→ **TAREFA 1**:
Transcreva fielmente a passagem do texto sobre a alta classe média que vai de "Classe não é" até "segundo é elite.".

→ **TRECHO**:

▼▼▼

Se há uma vocação vira-lata da alta classe média,
"que considera melhor tudo o que vem de fora", segundo sua
expressão no livro, os alertas de diversos veículos da imprensa
internacional, como
The Economist, The New York Times
e
Le Monde,
não deveriam ter pesado nas eleições?
Classe não é definida por critérios econômicos. As
pessoas procuram se distinguir umas das outras e se sentir melhores do
que as outras. A classe média é moderna, nasce com o capitalismo
e começa a ficar realmente importante com o capitalismo industrial. E se
cria uma alta classe média, que representa interesses da elite: o CEO de
um banco, por exemplo, não é um banqueiro. O primeiro é
alta classe média, o segundo é elite.
Mas o CEO tem a ilusão de se considerar parte da elite e, portanto,
defende interesses de seus patrões. E assim molda uma
distinção diante das outras classes, a partir do alto consumo de
bens importados, por exemplo. Ele quer se sentir um pouco europeu, um pouco
americano, dentro de seu próprio país. Só que a alta
classe média é muito conservadora e faz qualquer negócio
para manter seus privilégios. Ela não tem sensibilidade em
relação ao restante da sociedade, portando-se como uma elite
estranha ao próprio país.

▲▲▲

→ **DADOS DO EXERCÍCIO**:
▼▼▼

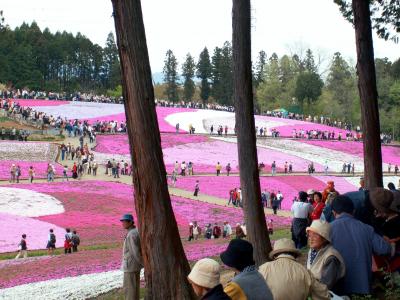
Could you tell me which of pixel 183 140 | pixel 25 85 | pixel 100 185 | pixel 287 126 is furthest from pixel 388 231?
pixel 25 85

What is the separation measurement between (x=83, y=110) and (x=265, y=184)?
33.5m

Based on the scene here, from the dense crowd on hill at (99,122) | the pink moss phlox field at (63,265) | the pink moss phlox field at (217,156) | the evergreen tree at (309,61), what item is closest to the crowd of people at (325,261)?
the pink moss phlox field at (63,265)

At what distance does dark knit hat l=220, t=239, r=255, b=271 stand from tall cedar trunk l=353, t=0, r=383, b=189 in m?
9.25

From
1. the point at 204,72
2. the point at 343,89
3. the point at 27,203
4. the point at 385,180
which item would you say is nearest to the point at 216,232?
the point at 27,203

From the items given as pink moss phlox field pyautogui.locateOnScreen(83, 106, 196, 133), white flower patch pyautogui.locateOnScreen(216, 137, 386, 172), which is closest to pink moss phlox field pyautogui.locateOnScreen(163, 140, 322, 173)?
white flower patch pyautogui.locateOnScreen(216, 137, 386, 172)

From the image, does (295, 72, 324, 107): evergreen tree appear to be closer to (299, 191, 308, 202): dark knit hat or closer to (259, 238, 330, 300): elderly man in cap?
(299, 191, 308, 202): dark knit hat

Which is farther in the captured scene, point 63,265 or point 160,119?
point 160,119

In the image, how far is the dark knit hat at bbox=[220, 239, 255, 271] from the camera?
493cm

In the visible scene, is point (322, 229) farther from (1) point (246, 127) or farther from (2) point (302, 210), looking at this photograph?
(2) point (302, 210)

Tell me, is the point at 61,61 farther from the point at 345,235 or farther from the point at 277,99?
the point at 345,235

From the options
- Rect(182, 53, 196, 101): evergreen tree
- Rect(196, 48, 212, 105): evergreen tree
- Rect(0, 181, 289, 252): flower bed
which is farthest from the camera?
Rect(182, 53, 196, 101): evergreen tree

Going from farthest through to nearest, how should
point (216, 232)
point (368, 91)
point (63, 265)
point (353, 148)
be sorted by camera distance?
point (353, 148) < point (216, 232) < point (63, 265) < point (368, 91)

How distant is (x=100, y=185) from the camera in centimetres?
3794

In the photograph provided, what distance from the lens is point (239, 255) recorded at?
4934 mm
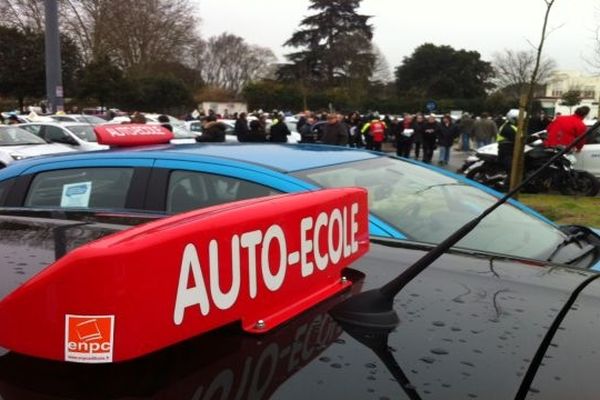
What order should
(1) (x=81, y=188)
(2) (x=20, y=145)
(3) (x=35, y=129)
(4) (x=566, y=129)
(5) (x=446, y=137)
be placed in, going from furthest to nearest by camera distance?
(5) (x=446, y=137) < (3) (x=35, y=129) < (2) (x=20, y=145) < (4) (x=566, y=129) < (1) (x=81, y=188)

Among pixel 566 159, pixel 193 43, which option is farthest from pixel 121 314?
pixel 193 43

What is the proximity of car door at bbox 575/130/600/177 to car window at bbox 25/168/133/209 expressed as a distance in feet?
34.7

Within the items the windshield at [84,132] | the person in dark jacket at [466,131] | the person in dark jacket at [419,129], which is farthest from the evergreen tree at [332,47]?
the windshield at [84,132]

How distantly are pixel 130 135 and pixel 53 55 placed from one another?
19.9 m

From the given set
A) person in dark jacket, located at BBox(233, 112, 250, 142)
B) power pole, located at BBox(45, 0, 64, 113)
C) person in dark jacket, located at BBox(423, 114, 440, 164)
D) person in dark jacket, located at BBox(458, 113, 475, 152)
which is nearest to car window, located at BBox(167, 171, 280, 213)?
person in dark jacket, located at BBox(233, 112, 250, 142)

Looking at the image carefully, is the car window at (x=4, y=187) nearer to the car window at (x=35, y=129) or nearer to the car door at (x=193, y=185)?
the car door at (x=193, y=185)

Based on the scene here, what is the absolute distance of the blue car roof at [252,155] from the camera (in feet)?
11.1

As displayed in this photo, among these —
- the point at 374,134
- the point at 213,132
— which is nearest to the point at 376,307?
the point at 213,132

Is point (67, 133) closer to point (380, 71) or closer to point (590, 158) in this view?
point (590, 158)

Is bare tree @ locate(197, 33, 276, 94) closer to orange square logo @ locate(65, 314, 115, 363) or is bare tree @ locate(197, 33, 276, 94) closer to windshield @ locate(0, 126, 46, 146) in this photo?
windshield @ locate(0, 126, 46, 146)

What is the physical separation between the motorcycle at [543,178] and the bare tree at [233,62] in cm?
6481

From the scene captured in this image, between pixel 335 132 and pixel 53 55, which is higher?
pixel 53 55

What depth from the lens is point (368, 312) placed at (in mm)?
1385

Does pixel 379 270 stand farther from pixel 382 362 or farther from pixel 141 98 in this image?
pixel 141 98
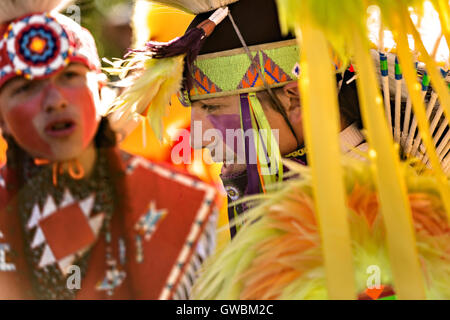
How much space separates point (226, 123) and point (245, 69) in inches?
4.9

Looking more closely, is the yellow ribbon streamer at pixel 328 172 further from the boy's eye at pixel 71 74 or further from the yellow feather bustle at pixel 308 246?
the boy's eye at pixel 71 74

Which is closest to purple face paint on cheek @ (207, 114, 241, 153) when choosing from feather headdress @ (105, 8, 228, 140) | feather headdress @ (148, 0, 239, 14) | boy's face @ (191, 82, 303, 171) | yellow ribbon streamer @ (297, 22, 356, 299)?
boy's face @ (191, 82, 303, 171)

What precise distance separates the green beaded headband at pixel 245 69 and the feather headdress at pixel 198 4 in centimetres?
10

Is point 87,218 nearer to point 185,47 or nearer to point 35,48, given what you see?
point 35,48

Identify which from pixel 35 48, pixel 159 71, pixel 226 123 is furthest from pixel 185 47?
pixel 35 48

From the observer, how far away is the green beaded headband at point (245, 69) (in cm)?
94

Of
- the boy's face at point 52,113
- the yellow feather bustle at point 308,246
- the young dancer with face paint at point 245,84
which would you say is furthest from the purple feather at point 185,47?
the yellow feather bustle at point 308,246

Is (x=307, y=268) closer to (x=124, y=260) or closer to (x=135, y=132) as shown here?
(x=124, y=260)

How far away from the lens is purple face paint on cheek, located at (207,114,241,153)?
976mm

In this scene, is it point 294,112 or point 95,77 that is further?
point 294,112

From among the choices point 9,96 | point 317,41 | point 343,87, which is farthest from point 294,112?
point 9,96

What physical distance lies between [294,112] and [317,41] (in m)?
0.46

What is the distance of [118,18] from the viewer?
0.96m

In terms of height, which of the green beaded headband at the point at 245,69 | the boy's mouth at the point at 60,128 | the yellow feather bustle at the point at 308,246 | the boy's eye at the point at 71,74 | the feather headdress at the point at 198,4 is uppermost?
the feather headdress at the point at 198,4
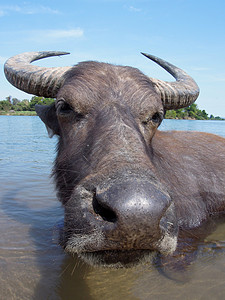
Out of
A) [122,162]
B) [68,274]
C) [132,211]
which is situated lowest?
[68,274]

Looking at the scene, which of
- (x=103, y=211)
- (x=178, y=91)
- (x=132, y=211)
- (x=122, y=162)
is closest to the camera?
(x=132, y=211)

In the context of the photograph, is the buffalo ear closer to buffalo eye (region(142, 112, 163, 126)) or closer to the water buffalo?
the water buffalo

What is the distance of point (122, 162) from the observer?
237 centimetres

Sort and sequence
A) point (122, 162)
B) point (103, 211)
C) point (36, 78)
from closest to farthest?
point (103, 211)
point (122, 162)
point (36, 78)

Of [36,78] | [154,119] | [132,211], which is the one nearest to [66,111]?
[36,78]

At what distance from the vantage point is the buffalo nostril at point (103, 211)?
2.04 meters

▲▲▲

→ **TAREFA 2**:
Reescreva em tabela Markdown as linhas dos dados do exercício, da linha que contém "From the options" até a linha que contém "point (353, 148) <", incluindo as duas. Use as colunas Posição e Texto, numere cada linha e omita as linhas em branco.

→ **RESPOSTA COMPLETA 1**:
Classe não é definida por critérios econômicos. As
pessoas procuram se distinguir umas das outras e se sentir melhores do
que as outras. A classe média é moderna, nasce com o capitalismo
e começa a ficar realmente importante com o capitalismo industrial. E se
cria uma alta classe média, que representa interesses da elite: o CEO de
um banco, por exemplo, não é um banqueiro. O primeiro é
alta classe média, o segundo é elite.

→ **RESPOSTA COMPLETA 2**:
| Posição | Texto |
|---|---|
| 1 | From the options |
| 2 | - Rect(182, 53, 196, 101): evergreen tree |
| 3 | - Rect(196, 48, 212, 105): evergreen tree |
| 4 | - Rect(0, 181, 289, 252): flower bed |
| 5 | which is farthest from the camera? |
| 6 | Rect(182, 53, 196, 101): evergreen tree |
| 7 | Going from farthest through to nearest, how should |
| 8 | point (216, 232) |
| 9 | point (368, 91) |
| 10 | point (63, 265) |
| 11 | point (353, 148) |
| 12 | be sorted by camera distance? |
| 13 | point (353, 148) < point (216, 232) < point (63, 265) < point (368, 91) |